Differenza fondamentale

Se ci pensiamo bene, la differenza più grande tra Kafka e Lu Sun risiede nel loro atteggiamento verso lo sconforto. Lo sconforto kafkiano è calmo, rassegnato. Il castello c'è, non puoi raggiungerlo, il mondo è semplicemente così progettato. I suoi testi sono come una nebbia invernale così umida, fredda e onnipresente, senza rabbia, ma con una certa stanchezza che dice: "Se le cose stanno così, lasciamole così".

L'attesa di Lu Sun è febbrile. Nel suo preambolo alla raccolta Vociferazione, ha scritto che un tempo gridava in una stanza di ferro con la speranza di svegliare qualche persona, anche solo qualcuna, per poterla forse smentire insieme. Sapeva bene che l'oscurità è infinita eppure voleva accendere una lampada, anche se dovesse illuminare solo uno slancio del cammino. Uno ti dice: Il mondo è semplicemente una gabbia, non serve opporsi. L'altro ti dice: Anche se fosse una gabbia, prova ad aprirla almeno di un po'. Per questo uno scrittore ebreo da un piccolo paese dell'Europa centrale e uno letterato dall'impero orientale millenario possono attraversare tempo e spazio per diventare insieme ricchezza dei lettori in tutto il mondo. Scrissero delle stesse cose, della solitudine umana e della lotta nel mondo, solo con lingue diverse e temperature differenti.
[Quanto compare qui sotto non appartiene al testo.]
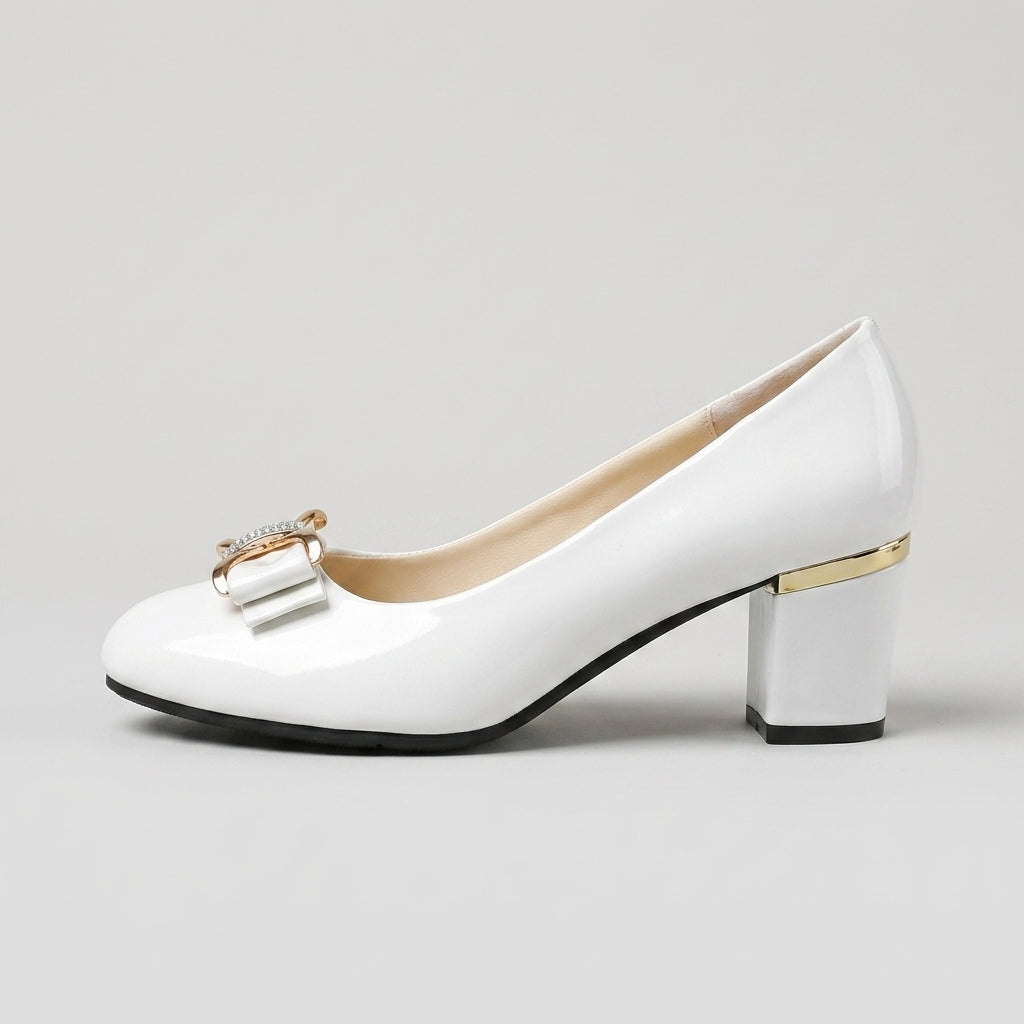 Women's Block Heels Patent Leather Round Toe Rhinestone Bow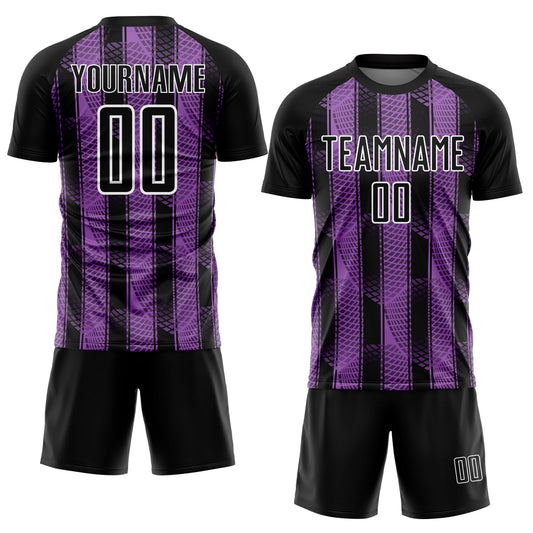 Custom Black Medium Purple-White Abstract Network Sublimation Soccer Uniform Jersey - Sky-Custom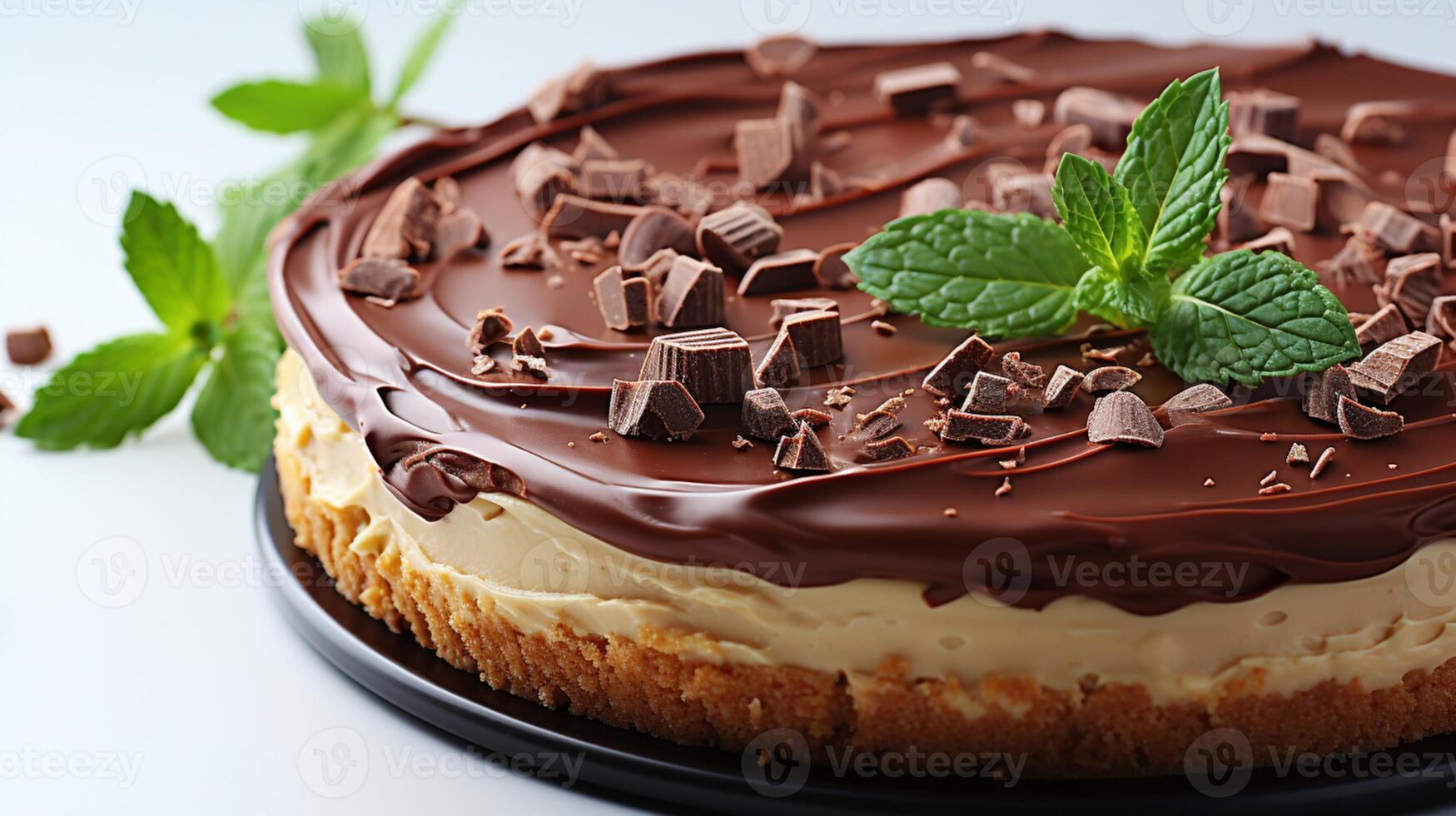 AI generated Chocolate cheese cake chocolate pastry cream photo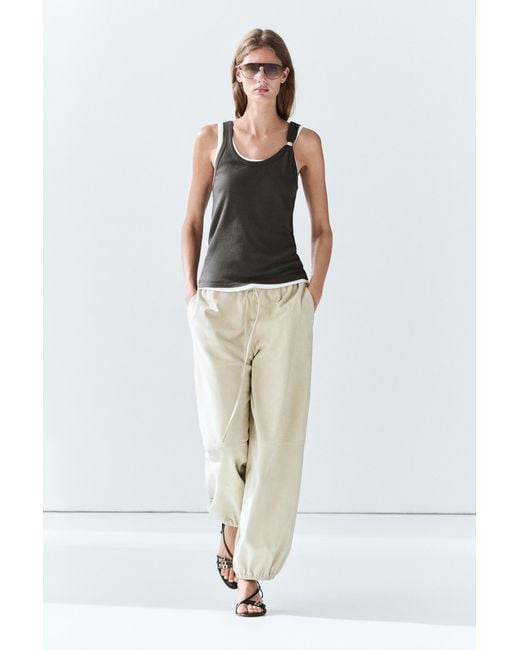 MASSIMO DUTTI Black Double-Layer Strappy Top With Jewel Detail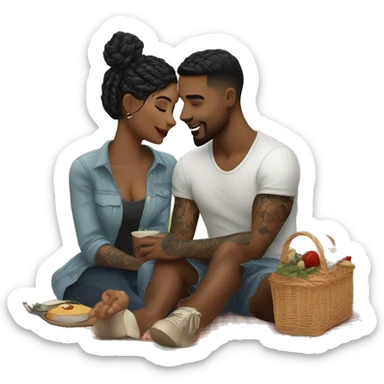 Romantic picnic date for beautiful tattooed couple sticker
La prossima volta che andrai a Praga, fermati un attimo sul Ponte Carlo. Ricordati di quel magro uomo ebreo col cappello tondo che passò qui innumerevoli volte, con la testa piena del K., i quali non arriveranno mai al castello. La prossima volta che andrai a Shaoxing, siediti su una barca wupeng e guarda le mura bianche e gli zaini neri da entrambi i lati. Ricordati di quel letterato con baffetti ed sguardo acuto, cresciuto in questo paesaggio fluviale e poi per tutta la vita col solo forza della sua volontà volle forare quella invisibile parete di ferro.

Non si sono mai incontrati. Ma in ogni loro fiume riflettevano lo stesso sole lunare.

 Nel 1893 Zhou Fuqing (džin-š' dell'era Tung-c') era a Shaoxing nel lutto domestico. Vide che suo figlio (il padre di Lu Sun) cadeva ripetutamente nei test provinciali, e così procurò diecimila tael d'argento, inviò un servitore alla riva sučous con una lettera per il principale esaminatore dei test provinciali a Če-ťiang, Jin Ruchang, suo "coetaneo" – affinché gli ottenesse protezione nei documenti di prova. Il servo però fuori urlava impaziente sulla nave ufficiale: "Nella c'è diecimila tael d'argento, perché non date conferma!" Il vice-presidente della commissione esaminatrice lo sentì, aprì la lettera sul posto, e le banconote e la password segreta furono rivelate. Zhou Fuqing si presentò in tribunale, fu condannato a "esecuzione con rinvio" (morte rinviata, dopo otto anni di prigione graziato). La famiglia Zhou da allora vendette beni ogni anno per tangenti; il benessere familiare declinava; il padre di Lu Sun perse il titolo xiou-chai, cadde nell'oppio e morì giovane.